- The cover of Foreskin Man #1

Publication information
- Publisher: Male Genital Mutilation bill Comics (MGMbill Comics)
- First appearance: 2011
- Created by: Matthew Hess

In-story information
- Alter ego: Miles Hastwick
- Species: Human
- Abilities: Plasma flight boots

= Foreskin Man =

Comic series

Foreskin Man is an American comic book created by Matthew Hess to protest against circumcision. The comic centers on Foreskin Man, a superhero who saves babies from being circumcised and fights their would-be circumcisers.

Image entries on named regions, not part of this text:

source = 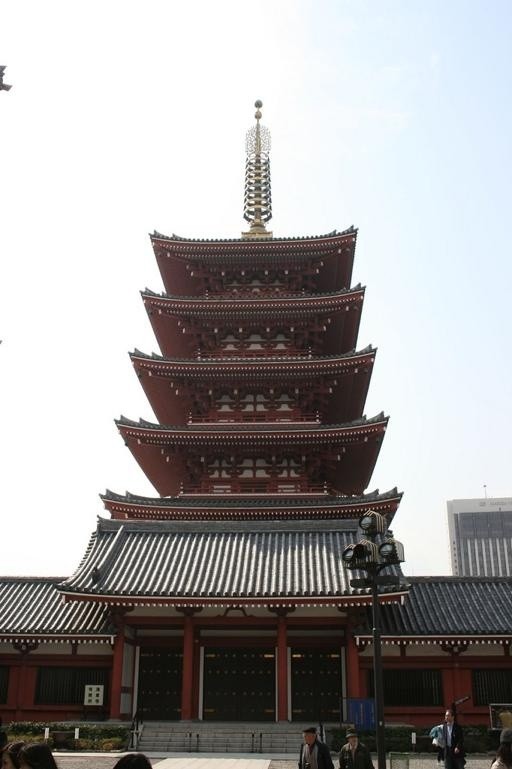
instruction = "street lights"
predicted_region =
[342,510,405,769]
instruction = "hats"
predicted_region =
[302,726,317,735]
[345,727,359,738]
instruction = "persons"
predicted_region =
[435,721,446,767]
[498,710,511,769]
[0,730,59,769]
[491,743,511,769]
[338,728,375,769]
[297,727,334,769]
[441,710,464,769]
[112,753,152,768]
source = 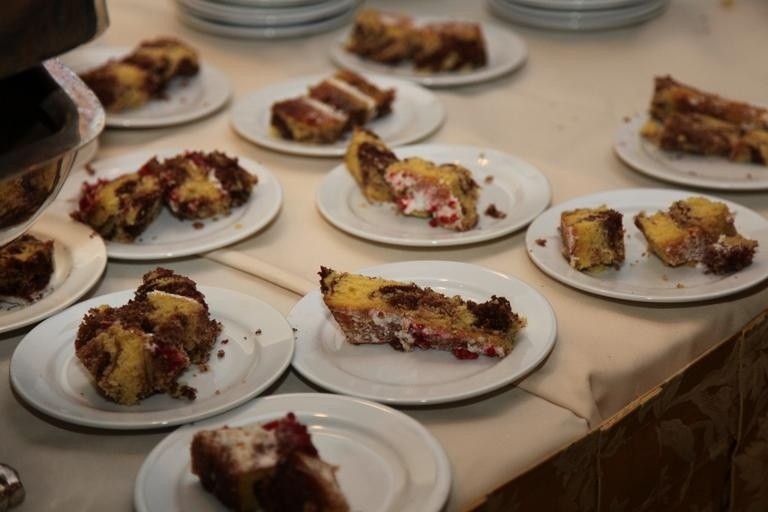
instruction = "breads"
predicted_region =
[0,234,54,301]
[344,122,505,233]
[344,10,488,73]
[68,147,257,243]
[271,65,396,146]
[189,412,349,510]
[639,72,764,178]
[78,34,199,114]
[316,265,527,362]
[560,204,625,272]
[633,196,759,276]
[73,266,228,405]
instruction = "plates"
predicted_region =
[330,18,532,91]
[230,72,447,158]
[287,259,559,407]
[175,2,358,41]
[0,211,107,335]
[54,45,231,132]
[8,285,298,430]
[525,188,768,305]
[491,1,666,34]
[616,101,766,191]
[59,148,285,260]
[314,145,552,251]
[133,389,451,509]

Foreskin Man was created by Matthew Hess, the author of a proposed bill to ban medically unnecessary circumcisions of minors, during a 2010 to 2011 campaign to ban this procedure in San Francisco. The comic received criticism from advocates on both sides of the circumcision debate for its alleged use of antisemitic imagery in its second issue.

==Background==
In 2010, intactivists (activists against infant circumcision) began an initiative to put a measure on San Francisco's November 2011 ballot that would ban all non-medically necessary circumcisions of minors. The effort was spearheaded by intactivist group Bay Area Intactivists, which used a bill whose text was written by Matthew Hess, the founder of San Diego–based intactivist website MGMbill.org (MGM being an acronym for "male genital mutilation", a term used by some intactivists to denounce circumcision). Hess also published Foreskin Man, a comic about a superhero who fights circumcisers and saves babies from them. In the comic, which has seven issues, superhero Foreskin Man battles enemies and saves boys from circumcisions in a variety of situations including hospital circumcisions, religious circumcisions, and tribal circumcisions.

== Plot ==

Foreskin Man's alter ego is Miles Hastwick, a former corporate scientist now curator of the Museum of Genital Integrity. He is adamantly against the practice of circumcision. In the first issue, Hastwick comes up with the alter ego of Foreskin Man to fight against practitioners of circumcision and "the pro-circumcision lobby," whom he feels have gained too much power through "all of the well connected doctors and lawyers." In the second issue, Foreskin Man encounters and fights a "Monster Mohel". In the third issue of the comic, he teams up with a female heroine, dubbed "Vulva Girl," who fights to oppose female genital mutilation. Together, they travel to Kenya to stop tribal circumcisions. In the fourth issue, he travels to Turkey to prevent the teenage son of a belly dancer from receiving an Islamic circumcision. The fifth issue shows him battling against the head of a company that collects foreskins for use in cosmetics. Finally, in the sixth issue, he goes to the Philippines to disrupt a tuli rite.

== Other media ==
In 2011, Matthew Hess released the dance-pop single "Foreskin Man", which was sung by a woman credited as Vulva Girl. The song is referenced in issue six of the comics, where it serves as the ringtone of Malaya Luansing, one of Hastwick's employees. Additionally, Hess has produced Foreskin Man trading cards and T-shirts.

==Accusations of antisemitism==
In the second issue of the comic, Foreskin Man attends a brit milah and battles a "Monster Mohel". The portrayal of Jews in the series as nebbish, predatory, and feminine directly contrasts with the portrayal of Foreskin Man as blond, blue-eyed, muscled, and masculine. This imagery drew criticism from both sides of the circumcision debate. Abby Porth of the Jewish Community Relations Council called the comic "deeply alarming" and pointed out that "Monster Mohel" was portrayed in a way that resembled images used by the Nazis in antisemitic propaganda. The American Civil Liberties Union of Northern California argued in an amicus brief against the ban that Foreskin Man was evidence that the initiative was actually motivated by antisemitism. Nancy Appel of the Anti-Defamation League stated that the comic had "polarized and isolated, and that people who may have been willing to hear their side are just disgusted".

In addition to being denounced by defenders of circumcision, Foreskin Man was also criticized by activists against the practice. Lloyd Schofield, the leader of the initiative to place the circumcision ban on the ballot, called the comic "a distraction at best", described it as "inflammatory and 180 degrees different from the direction we want to go in", and had wanted Hess to remove it from MGMBill.org.

In response to criticism, Hess asserted that his comic did not focus on Judaism; rather, it dealt with a variety of settings and circumcisers, including circumcisions performed by doctors, religious circumcisions, and tribal circumcisions. When questioned about Foreskin Man's coloring, Hess responded that "Foreskin Man’s blond hair, blue eyes, and fair skin reflects my own German heritage. I see absolutely no reason to be ashamed of that."